The report is prefaced with information on the creation of the Asian-American/Pacific Islander-American Studies minor 13 years ago. Since then, the report says, no substantial progress has been made in improving the program.

The report says 14 percent of the student population in the College identifies as Asian, but 8.46 percent of the faculty identifies as Asian.

According to Kent, the University is currently leaning on a “structural bias” towards white men and leaning away from minorities. He believes that the University needs to take the concerns of minority groups on Grounds seriously in order “to solve this problem anytime soon.” 

“I think that the University’s current approach doesn’t go far enough and I think that they’re sort of giving us little things but not necessarily fully committing to diversity in the way that they claim to,” Kent said. “And I think that the University really needs to put their money where their mouth is and stop trying to dangle small carrots over us to distract us from the bigger picture.” 

Jaya Nanda, second-year College student enrolled in Asst. Global Studies Prof. Sreerekha Mullassery Sathiamma’s “Work, Women's Work and Women Workers in South Asia” class, said that the personal experience diverse faculty members bring into the classroom is invaluable. 
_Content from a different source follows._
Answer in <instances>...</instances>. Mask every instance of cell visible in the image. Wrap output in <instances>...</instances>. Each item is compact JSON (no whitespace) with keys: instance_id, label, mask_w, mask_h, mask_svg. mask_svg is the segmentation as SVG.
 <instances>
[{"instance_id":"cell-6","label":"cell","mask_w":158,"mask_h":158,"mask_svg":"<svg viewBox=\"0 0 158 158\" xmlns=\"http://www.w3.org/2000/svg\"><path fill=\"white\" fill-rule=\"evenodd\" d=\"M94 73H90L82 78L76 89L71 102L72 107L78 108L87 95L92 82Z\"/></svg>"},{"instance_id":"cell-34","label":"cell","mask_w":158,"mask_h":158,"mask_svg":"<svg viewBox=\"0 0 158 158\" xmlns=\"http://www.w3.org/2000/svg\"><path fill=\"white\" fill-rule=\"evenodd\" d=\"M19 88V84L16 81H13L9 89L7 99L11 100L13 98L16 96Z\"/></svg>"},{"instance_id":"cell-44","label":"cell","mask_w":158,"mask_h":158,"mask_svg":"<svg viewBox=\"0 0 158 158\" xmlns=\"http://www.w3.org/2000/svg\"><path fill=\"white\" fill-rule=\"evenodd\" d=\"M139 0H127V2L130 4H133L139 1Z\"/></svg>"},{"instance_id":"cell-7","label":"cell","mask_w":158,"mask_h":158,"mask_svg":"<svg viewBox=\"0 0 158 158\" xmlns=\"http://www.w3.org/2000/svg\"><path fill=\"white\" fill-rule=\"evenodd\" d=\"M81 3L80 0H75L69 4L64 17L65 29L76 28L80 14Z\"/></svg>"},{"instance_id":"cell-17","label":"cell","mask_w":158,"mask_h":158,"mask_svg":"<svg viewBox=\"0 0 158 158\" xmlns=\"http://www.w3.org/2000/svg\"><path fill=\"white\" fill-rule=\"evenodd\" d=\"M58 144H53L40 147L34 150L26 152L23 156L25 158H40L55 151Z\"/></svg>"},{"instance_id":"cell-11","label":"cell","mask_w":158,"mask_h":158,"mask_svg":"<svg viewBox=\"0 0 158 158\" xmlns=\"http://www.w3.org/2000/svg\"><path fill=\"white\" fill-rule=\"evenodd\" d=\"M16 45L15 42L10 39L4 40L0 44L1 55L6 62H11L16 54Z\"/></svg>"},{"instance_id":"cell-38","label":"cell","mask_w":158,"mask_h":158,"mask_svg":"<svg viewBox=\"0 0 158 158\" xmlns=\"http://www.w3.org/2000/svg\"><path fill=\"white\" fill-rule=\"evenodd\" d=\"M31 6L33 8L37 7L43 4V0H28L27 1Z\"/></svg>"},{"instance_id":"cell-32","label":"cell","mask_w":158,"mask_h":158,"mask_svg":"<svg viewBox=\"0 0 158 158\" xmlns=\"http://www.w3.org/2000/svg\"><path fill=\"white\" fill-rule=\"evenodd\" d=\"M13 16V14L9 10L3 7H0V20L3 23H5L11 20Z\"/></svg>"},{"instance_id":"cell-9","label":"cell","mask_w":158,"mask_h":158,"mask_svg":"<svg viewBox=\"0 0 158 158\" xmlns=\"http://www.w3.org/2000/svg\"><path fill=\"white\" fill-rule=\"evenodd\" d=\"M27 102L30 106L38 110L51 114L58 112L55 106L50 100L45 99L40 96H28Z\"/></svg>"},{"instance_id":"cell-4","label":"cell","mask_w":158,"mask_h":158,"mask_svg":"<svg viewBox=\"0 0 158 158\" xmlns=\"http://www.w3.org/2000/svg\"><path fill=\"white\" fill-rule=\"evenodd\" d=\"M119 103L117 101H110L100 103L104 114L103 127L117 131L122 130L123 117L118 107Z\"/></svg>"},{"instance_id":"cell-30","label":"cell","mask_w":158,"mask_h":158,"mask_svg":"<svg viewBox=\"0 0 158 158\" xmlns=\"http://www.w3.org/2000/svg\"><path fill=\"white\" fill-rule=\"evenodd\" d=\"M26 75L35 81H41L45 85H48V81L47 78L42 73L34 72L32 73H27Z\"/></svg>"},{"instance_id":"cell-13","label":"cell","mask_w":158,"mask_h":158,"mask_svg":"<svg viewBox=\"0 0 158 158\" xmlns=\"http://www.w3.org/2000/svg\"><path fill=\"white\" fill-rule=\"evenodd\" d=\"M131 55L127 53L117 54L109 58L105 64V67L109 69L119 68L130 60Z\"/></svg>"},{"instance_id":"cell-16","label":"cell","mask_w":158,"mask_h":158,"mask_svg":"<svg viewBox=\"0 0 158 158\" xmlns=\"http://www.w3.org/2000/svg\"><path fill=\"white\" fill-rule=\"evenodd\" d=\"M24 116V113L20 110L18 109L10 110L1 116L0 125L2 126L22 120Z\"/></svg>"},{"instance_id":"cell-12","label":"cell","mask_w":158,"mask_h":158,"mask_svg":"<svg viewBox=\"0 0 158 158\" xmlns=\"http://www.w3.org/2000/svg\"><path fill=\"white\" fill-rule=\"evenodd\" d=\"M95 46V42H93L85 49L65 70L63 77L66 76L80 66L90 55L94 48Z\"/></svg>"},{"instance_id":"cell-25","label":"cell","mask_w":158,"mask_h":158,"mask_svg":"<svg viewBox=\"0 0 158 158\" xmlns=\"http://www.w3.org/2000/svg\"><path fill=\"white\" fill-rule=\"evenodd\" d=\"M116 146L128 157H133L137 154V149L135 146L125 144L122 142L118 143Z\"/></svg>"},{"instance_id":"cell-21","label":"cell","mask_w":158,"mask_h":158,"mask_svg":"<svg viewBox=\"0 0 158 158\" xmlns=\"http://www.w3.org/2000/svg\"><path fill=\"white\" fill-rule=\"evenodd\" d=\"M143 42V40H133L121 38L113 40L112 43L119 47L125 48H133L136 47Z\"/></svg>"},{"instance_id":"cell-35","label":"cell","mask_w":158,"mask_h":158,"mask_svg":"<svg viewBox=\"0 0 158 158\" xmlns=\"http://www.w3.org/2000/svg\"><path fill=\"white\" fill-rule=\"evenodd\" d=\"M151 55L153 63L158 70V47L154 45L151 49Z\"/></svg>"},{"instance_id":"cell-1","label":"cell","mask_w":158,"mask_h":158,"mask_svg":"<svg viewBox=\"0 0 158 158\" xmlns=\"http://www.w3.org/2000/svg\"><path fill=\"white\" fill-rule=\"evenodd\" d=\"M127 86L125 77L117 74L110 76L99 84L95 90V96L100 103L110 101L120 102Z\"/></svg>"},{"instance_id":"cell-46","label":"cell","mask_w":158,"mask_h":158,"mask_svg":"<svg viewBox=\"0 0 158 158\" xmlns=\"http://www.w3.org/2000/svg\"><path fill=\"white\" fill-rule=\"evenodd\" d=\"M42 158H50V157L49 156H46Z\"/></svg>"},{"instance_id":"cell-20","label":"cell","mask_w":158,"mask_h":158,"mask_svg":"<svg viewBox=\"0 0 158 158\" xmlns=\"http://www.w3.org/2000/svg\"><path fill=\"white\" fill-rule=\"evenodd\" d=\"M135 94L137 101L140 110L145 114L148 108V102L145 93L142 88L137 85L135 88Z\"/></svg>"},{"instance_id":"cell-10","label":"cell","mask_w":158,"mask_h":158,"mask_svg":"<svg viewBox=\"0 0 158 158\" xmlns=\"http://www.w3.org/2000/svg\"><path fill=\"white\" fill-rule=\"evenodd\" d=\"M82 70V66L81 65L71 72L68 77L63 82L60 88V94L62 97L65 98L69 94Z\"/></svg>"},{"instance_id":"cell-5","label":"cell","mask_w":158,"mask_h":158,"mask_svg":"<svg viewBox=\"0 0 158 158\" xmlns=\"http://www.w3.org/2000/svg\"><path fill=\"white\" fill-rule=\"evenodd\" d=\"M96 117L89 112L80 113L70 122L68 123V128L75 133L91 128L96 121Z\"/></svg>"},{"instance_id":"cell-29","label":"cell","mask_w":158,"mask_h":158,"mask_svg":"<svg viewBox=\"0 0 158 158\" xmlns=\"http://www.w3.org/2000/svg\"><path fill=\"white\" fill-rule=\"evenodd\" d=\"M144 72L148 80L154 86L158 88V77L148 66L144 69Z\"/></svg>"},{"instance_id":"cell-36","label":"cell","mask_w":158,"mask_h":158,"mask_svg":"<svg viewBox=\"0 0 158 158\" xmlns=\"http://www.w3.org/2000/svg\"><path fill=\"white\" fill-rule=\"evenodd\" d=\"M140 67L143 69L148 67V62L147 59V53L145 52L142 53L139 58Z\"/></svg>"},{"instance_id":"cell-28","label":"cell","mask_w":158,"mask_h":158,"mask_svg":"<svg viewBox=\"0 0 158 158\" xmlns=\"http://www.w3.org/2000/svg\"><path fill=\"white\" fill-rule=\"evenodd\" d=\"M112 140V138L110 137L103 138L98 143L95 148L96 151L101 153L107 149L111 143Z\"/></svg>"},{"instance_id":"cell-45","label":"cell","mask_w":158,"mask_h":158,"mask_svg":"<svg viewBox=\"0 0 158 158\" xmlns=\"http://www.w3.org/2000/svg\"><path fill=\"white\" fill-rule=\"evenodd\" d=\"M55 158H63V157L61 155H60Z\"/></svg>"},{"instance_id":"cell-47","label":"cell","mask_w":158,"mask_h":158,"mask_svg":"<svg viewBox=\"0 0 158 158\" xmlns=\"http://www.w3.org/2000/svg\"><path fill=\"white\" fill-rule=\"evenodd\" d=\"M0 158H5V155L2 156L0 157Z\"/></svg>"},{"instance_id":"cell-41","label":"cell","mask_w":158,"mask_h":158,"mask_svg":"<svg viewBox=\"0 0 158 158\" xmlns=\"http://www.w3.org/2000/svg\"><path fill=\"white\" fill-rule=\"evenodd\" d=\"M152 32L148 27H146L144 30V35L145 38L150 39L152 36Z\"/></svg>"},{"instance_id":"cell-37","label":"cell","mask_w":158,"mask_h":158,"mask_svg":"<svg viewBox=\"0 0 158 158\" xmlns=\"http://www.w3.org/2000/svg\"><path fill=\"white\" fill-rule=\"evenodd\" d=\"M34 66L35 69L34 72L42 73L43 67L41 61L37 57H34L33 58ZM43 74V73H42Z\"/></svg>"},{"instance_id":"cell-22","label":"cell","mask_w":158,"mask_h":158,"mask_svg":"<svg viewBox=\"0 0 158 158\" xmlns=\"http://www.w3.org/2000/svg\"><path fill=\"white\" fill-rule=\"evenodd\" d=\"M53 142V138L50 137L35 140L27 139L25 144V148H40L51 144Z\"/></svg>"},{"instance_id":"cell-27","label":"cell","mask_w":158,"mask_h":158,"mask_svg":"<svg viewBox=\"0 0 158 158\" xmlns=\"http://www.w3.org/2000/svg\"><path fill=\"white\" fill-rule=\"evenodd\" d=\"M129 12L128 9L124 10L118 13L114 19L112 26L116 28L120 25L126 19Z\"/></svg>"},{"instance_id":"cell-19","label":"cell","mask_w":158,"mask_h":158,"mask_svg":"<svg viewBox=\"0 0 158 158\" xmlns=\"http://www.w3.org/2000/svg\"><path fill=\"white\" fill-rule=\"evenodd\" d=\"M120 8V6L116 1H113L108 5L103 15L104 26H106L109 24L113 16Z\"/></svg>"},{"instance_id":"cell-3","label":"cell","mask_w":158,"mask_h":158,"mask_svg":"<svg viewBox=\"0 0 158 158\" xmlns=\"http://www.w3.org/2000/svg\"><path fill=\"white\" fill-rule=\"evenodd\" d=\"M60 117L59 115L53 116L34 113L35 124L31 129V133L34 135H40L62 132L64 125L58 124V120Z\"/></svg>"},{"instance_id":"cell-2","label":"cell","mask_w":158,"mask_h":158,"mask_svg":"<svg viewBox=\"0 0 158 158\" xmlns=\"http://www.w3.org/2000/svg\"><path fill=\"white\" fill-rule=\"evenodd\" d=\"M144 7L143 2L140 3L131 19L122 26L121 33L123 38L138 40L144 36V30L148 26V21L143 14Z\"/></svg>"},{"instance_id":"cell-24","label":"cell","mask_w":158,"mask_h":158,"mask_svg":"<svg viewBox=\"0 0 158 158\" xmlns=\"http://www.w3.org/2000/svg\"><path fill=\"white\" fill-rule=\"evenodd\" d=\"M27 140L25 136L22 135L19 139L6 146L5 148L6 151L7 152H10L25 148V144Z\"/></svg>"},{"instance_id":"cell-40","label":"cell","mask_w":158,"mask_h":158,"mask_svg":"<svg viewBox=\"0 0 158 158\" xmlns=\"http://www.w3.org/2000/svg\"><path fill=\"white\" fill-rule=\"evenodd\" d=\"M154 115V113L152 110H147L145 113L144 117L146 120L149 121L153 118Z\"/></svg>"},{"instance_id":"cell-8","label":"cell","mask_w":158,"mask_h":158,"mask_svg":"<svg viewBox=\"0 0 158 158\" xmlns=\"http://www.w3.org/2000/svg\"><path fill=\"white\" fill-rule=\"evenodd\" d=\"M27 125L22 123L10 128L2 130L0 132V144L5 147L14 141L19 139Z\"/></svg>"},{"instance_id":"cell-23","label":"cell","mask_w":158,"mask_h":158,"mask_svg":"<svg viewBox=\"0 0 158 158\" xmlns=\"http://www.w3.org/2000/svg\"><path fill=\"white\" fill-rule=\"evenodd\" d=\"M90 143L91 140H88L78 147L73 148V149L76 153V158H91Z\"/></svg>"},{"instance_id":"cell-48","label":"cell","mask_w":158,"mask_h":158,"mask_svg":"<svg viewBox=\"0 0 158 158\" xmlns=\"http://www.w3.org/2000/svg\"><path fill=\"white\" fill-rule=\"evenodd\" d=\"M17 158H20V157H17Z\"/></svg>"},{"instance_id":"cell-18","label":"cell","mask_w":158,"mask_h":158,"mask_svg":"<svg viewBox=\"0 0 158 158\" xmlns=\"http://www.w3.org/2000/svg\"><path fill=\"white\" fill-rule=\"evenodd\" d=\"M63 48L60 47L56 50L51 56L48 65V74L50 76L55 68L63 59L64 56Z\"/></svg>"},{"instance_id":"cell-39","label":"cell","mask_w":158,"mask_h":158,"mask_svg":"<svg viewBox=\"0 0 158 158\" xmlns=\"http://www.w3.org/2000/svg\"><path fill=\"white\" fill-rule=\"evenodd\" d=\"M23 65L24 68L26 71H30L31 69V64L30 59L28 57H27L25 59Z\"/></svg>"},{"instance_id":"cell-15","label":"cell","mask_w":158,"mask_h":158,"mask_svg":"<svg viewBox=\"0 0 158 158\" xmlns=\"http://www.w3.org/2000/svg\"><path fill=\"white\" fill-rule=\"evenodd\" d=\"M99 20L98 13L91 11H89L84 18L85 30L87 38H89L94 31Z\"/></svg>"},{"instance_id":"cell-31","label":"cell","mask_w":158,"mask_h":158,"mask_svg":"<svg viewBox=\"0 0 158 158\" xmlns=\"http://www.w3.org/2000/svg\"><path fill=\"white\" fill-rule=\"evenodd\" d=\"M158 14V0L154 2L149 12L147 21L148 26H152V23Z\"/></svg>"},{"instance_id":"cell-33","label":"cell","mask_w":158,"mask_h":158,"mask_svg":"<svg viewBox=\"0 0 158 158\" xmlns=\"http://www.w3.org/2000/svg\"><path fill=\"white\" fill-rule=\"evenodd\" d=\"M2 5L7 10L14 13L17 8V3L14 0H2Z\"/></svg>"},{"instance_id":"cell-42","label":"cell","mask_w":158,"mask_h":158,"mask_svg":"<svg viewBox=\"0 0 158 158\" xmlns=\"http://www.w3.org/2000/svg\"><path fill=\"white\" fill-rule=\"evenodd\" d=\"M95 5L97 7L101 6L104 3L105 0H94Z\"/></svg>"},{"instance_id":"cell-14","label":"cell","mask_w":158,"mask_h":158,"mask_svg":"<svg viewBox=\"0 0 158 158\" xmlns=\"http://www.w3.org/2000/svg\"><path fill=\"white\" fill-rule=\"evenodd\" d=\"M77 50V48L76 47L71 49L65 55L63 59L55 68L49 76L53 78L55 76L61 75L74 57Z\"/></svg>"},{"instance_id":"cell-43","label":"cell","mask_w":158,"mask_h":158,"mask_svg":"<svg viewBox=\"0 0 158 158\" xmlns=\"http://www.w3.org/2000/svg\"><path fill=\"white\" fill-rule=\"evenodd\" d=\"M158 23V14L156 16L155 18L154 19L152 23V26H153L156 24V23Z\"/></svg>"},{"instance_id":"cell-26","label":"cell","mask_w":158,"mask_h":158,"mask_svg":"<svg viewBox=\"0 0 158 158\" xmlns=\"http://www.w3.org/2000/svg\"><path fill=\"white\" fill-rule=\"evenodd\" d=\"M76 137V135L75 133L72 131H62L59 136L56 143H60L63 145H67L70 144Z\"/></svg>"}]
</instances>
Originally from India, Sathiamma’s background includes activist work in women’s and civil rights struggles. Sathiamma said her experiences and research in India have added value to the global studies department through the addition of a non-Western viewpoint. 

“She can explain to us a lot of things such as the real life implications of the caste system, the actual intricacies of rice farming and other things,” Nanda said in an email to The Cavalier Daily.

Nanda also said she believes that more non-white faculty with more personal global studies experience would add value to the department. 

According to Prof. Richard Handler, director of the Global Studies program, the program’s lack of diversity stems from its lack of resources and its young age. The department was initially founded in 2009 as Global Development Studies and did not fully expand into the program it is today until 2014. 

Sathiamma said the program no longer has the funding for her position, so she will most likely be leaving the University in May. 

“[Global Studies] needs to find the resources to expand its faculty,” Handler said in an email to The Cavalier Daily. “Expanding the faculty will allow us to further diversify it.”

Sathiamma said the Global Studies program would be a “completely different experience” for students if there were more non-white faculty members. She believes that her background as a minority female from India allows her to engage more with her students and that there should be other professors who can provide the same experience. 

“I think Global Studies, like any other program, should definitely have more [diversity], and in fact much more than other programs, being global, and it’s unfortunate that we really don’t have that,” Sathiamma said. 

University President Jim Ryan said in an interview with The Cavalier Daily last month that faculty diversity is “one of the most important issues facing U.Va.” He cited the efforts of the administration before his term officially began.

“If you look at the trend over the last several years, backing diversity has increased fairly significantly,” Ryan said. “It doesn't mean that we're where we want to be ... but I think one of Tom Katsouleas’ best accomplishments as Provost has been increasing the diversity of faculty. Again, there's more work to be done, but he deserves a lot of credit.”